Blind and captive below decks, urged on by thrashings, the bireme’s rowers took her to disaster.

Athanagild Beric’s son, bulging-eyed on her bridge, screamed, “Backwater! Back water!”

But there was hardly time to say it, much less see it done.

Raven had lost impetus in her turn, and lacked space to gather it anew. It was the bireme’s own hungry speed did the work.

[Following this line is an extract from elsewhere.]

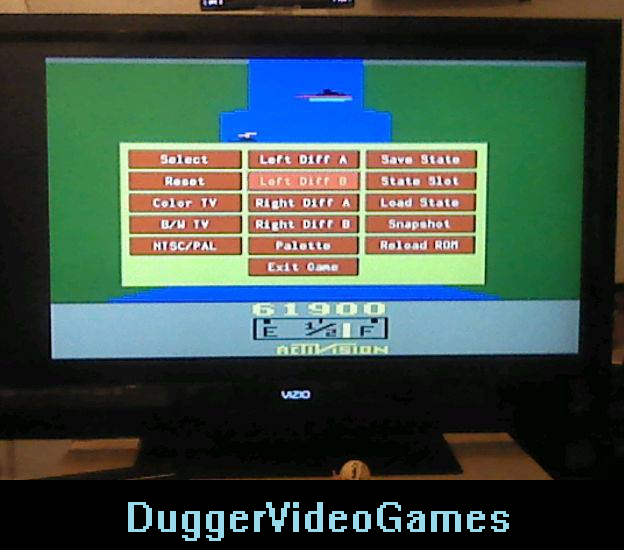 DuggerVideoGames: River Raid (Atari 2600 Emulated Novice/B Mode) 61,900 points on 2016-04-03 22:23:32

Her double bank of oars shattered on Raven’s prow and beneath her keel, as so many rowan wands under a coulter’s blade. The broken ends whipped back within the hull to do gruesome carnage among the rowers. Backs broke, ribs went in pieces, brains flew from their enclosing skulls in gobbets of pink and grey mud.

Marines on deck went sprawling. Some stayed on their feet by clutching the deck-rail, as did Athanagild on his bridge. He stood appalled, maddened, infuriated. Again he beheld Wulfhere Hausakliufr, and this time far closer, but untouchable, arrogant, like a tower of iron aquiver with mirth. He laughed in their amazed Gothic faces as he passed.

“Go home to your mothers!” was the advice he gave them.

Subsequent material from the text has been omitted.